Selected extract:
-- Opening Marker --
The field of the present invention is computed tomography and, particularly, computer tomography (CT) scanners used to produce medical images from X-ray attenuation measurements.
As shown in FIG. 1, a CT scanner used to produce images of the human anatomy includes a patient table 10 which can be positioned within the aperture 11 of a gantry 12. A source of highly collimated X-rays 13 is mounted within the gantry 12 to one side of its aperture 11, and one or more detectors 14 are mounted to the other side of the aperture. The X-ray source 13 and detectors 14 are revolved about the aperture 11 during a scan of the patient to obtain X-ray attenuation measurements from many different angles about the patient.
-- Closing Marker --
Material provided:
-- Opening Marker --
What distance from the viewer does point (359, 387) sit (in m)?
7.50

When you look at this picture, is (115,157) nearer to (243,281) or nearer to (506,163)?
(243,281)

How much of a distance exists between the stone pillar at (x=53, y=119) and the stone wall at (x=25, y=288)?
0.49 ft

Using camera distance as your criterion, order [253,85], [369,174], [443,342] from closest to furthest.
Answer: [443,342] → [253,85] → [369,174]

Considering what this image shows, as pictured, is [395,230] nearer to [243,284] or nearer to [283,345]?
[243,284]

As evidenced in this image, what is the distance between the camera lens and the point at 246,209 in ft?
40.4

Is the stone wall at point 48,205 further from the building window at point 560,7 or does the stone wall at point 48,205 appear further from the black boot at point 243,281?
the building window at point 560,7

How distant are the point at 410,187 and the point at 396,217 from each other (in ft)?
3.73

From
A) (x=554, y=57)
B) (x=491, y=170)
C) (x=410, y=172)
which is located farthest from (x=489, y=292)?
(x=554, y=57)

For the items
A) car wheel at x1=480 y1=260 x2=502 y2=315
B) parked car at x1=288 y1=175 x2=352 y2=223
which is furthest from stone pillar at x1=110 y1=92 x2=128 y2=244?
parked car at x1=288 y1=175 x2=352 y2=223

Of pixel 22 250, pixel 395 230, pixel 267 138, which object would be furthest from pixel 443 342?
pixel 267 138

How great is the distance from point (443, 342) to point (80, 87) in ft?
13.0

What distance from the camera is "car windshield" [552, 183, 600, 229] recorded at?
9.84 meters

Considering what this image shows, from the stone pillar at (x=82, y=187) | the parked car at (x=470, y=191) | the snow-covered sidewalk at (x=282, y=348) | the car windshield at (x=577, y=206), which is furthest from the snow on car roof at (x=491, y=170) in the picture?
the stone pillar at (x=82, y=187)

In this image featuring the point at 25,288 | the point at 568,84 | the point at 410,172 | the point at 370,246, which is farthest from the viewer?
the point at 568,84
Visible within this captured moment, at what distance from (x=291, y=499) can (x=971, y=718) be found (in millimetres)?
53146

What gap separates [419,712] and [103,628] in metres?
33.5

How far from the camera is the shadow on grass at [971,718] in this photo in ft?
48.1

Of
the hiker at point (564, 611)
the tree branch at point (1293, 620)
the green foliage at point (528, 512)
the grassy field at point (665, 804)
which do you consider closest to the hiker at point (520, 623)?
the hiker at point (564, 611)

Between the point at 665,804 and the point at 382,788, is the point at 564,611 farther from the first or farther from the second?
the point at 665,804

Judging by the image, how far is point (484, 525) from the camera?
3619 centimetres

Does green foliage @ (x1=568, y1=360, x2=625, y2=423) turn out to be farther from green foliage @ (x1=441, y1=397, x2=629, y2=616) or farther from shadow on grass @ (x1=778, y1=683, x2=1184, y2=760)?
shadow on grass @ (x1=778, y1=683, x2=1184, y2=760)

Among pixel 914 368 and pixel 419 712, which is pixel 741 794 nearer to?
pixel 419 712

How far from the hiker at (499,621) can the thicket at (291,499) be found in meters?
-- Closing Marker --
Task requirements:
[A] Can you quote everything from "The field of" down to "X-ray attenuation measurements." in the CT scanner passage?
[B] Answer these from the CT scanner passage:
(i) What is stated as the field of the present invention?
(ii) Within what can the patient table 10 be positioned?
(iii) Which parts are revolved about the aperture 11 during a scan of the patient?

Responses in order:
[A]
The field of the present invention is computed tomography and, particularly, computer tomography (CT) scanners used to produce medical images from X-ray attenuation measurements.

[B]
(i) Computed tomography, particularly CT scanners used to produce medical images from X-ray attenuation measurements.
(ii) The aperture 11 of a gantry 12.
(iii) The X-ray source 13 and the detectors 14.